Feeding nine billion in 2050 without exhausting the planetary reserves is perhaps the greatest challenge mankind has ever faced. This course will examine the principles of production ecology and the ‘availability pillar’ of global food security that lie at the heart of food production. They can be applied to both crops and animal production. This course on the basics of crop production will discuss why yields in some parts of the world are lagging behind and identify the agro-ecological drivers that shape the wide diversity of production systems.
Furthermore, key issues relating to closing of yield gaps and how these link to different visions of sustainability will be explored.
This online course will be of great interest to international students and those with varied educational backgrounds, both professionally and culturally, to enrich their views and action perspectives related to global food security and food systems. Prof. Ken E. Giller will introduce you to crop production and underlying bio-physical principles in order to identify constraining factors in yield formation. He will explain how to assess yield gaps at the level of fields and production systems around the world, contributing to efficient resource management. Wageningen University and Research, through its unique systems-based approach to food systems, adds the phase of primary production to the broad context of global food security.
Systems-based approach at Wageningen University
The University of Wageningen offers an excellent combination of conducting research worldwide and educating in the area of ‘healthy food and living environment’. Through its unique systems-based approach to food systems, the institute adds the phase of primary production to the broad context of global food security.
This course is part of the XSeries programme Sustainble Food Security, which learns you more about how we can feed the world with its growing population and wealth in a sustainable way. The other MOOCs in this XSeries programme are Sustainable Food Security: Food Access and Sustainable Food Security: The Value of Systems Thinking.

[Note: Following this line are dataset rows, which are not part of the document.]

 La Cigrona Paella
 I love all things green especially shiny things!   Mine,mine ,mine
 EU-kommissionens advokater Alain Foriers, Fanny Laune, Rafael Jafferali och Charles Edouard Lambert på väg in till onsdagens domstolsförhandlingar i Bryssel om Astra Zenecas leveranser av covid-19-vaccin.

In this course, you will learn about crop production from professor Ken E. Giller:
Week 1: Introduction
This first week we are setting the scene for the global food situation today and projected demand and supply options tomorrow. Covering the four pillars of global food systems, we will zoom in on availability issues, and more in particular on crop production, as central theme of this course. Photosynthesis plays a key role in this process, turning solar light into food, which fuels mankind. Analogously to physical principles applied in building houses, you’ll be acquainted to the bio-physical principles in growing crops.
Week 2: Potential production
Potential production is the simplest representation of crop growth, defined by the crop's genetic potential and the ambient growth factors radiation, temperature and carbon dioxide concentration in the air. Under perfect crop management, with no limitation of water and nutrients, and a weed, pathogen and pest free environment, crops reach their potential production. This week focuses on the conversion of carbon dioxide into plant biomass as powered by solar radiation, with temperature as modifying factor. Based on variation in solar radiation and temperature around the globe, you’ll be able to calculate potential crop yields for different locations.

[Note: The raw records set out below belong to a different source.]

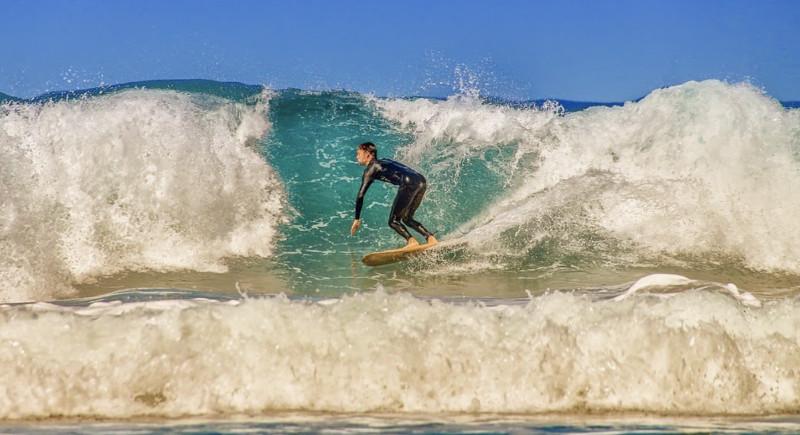 Surfer sur la vague ,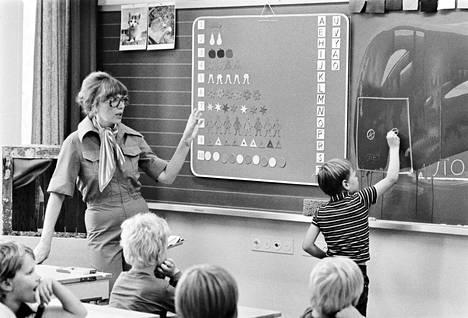 Marketta Kaitala piti oppituntia Ylöjärvellä Vuorentaustan peruskoulussa syksyllä 1976.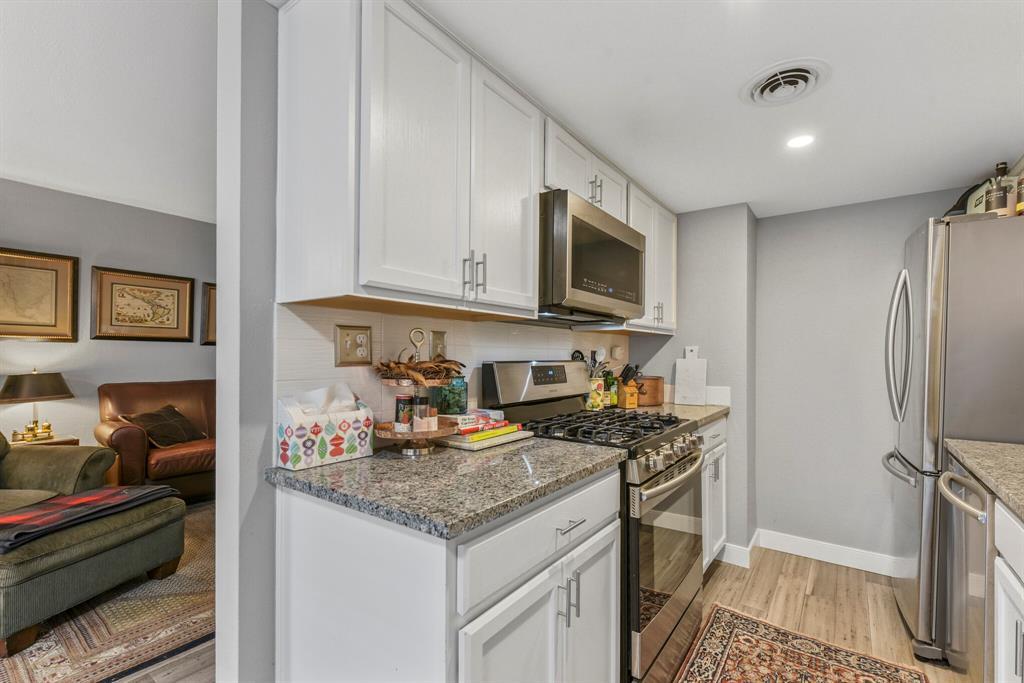 15914 Stillwood Street, Dallas, Texas 75248 - acquisto real estate best listing agent in the nation shana acquisto estate realtor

Week 3: Water limited production
In the process of fixing carbon dioxide from the air into biomass, crops inevitably lose water by transpiration. When transpired water from the leaf surface is not adequately replenished through water uptake by the roots, crop production becomes water-limited, resulting in lower yields. Accounting for the evaporative demand of the air and water availability to the crop, water-limited production can be assessed. Conversely, to reach potential yield, you may determine the amount of water required through irrigation, as a yield increasing measure.

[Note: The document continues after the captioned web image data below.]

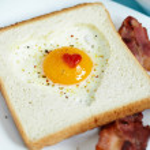 Heart shaped fried egg — Stock Photo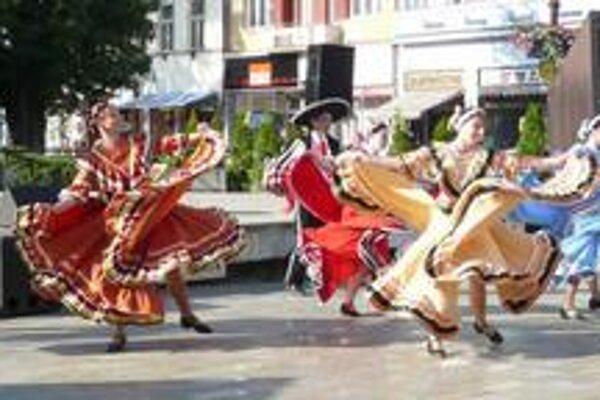 Spomienka. Minulý rok sa Hlavná ulica hemžila aj mexickou kultúrou.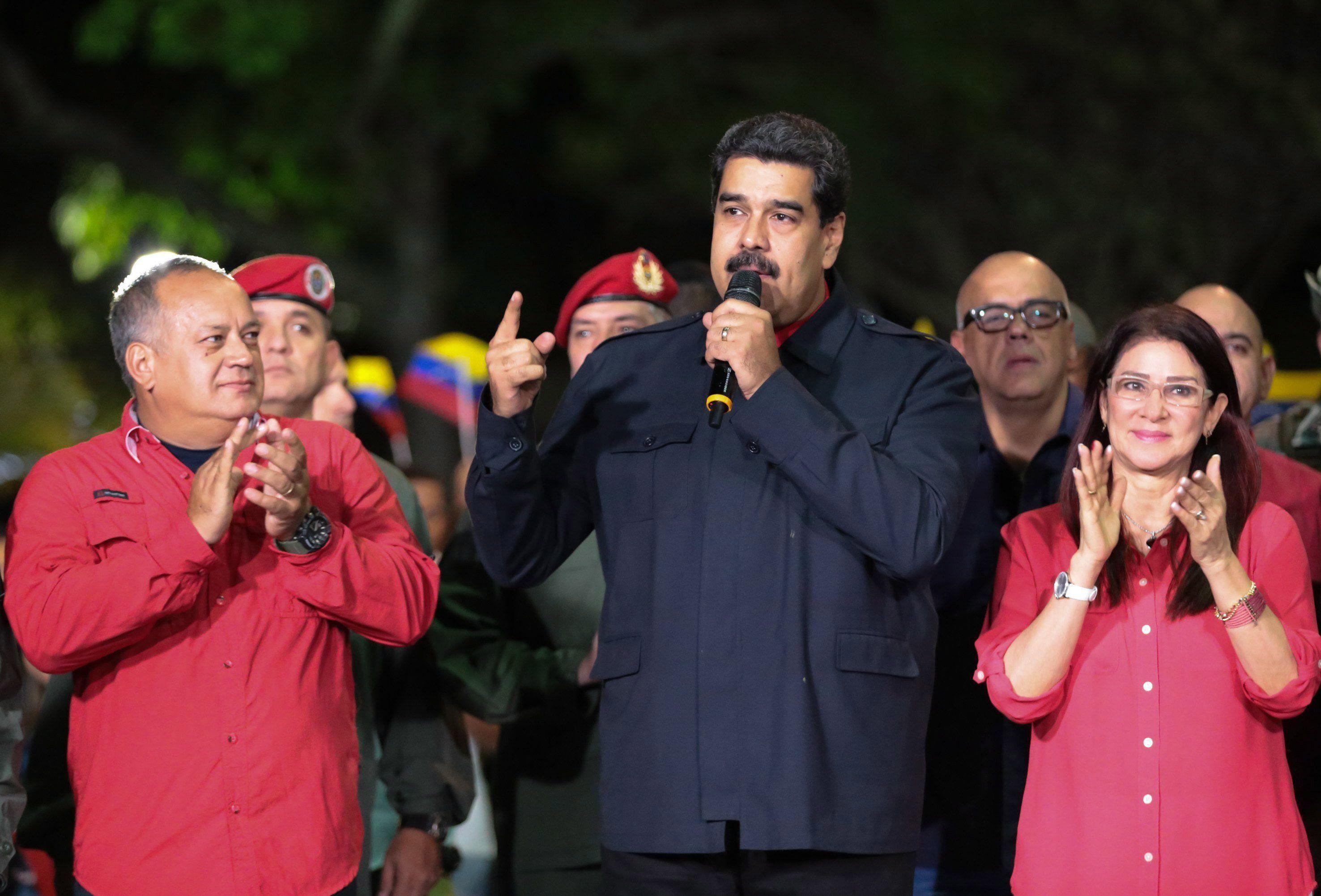Caracas, 2017. október 16. A Miraflores elnöki palota által közreadott képen Nicolás Maduro venezuelai elnök (k) a támogatóihoz beszél Caracasban 2017. október 15-én, miután pártja, a kormányzó szocialista párt megnyerte a regionális választásokat. Az eredmény értelmében a szocialisták a huszonháromból tizenhét kormányzói tisztséget tölthetnek be. (MTI/EPA/Miraflores-palota)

Week 4: Nutrient limited production
In addition to water, nutrients are essential to crop production to support physiological processes, like photosynthesis. Various nutrients are absorbed from the soil by the roots. When nutrient availability falls short, production becomes nutrient-limited. In that situation nutrient application by manure or artificial fertilizers is a yield increasing measure..
Week 5: Actual production
Actual crop production refers a situation where production is further reduced by effects of weed, pests (insects, mites, nematodes, rodents, and birds), diseases (fungi, bacteria, viruses) and/or pollutants. This introduces an extra level of complexity in plant production. In spite of intensive crop protection measures in some parts of the world, the actual production is the common production situation for the majority of the world's agricultural production systems. We will look at how weeds, and pests and diseases affect crop yields and what measures can be taken to prevent losses.
Week 6: Synthesis
Having tackled the three distinguished production situations separately in the previous weeks, we now come back to complete the diagram reflecting the 'principles of production ecology'. Hopefully, it means more to you now and you can use it in analysing the impact of genetics, environment and management on crop yields, as will be discussed in this synopsis.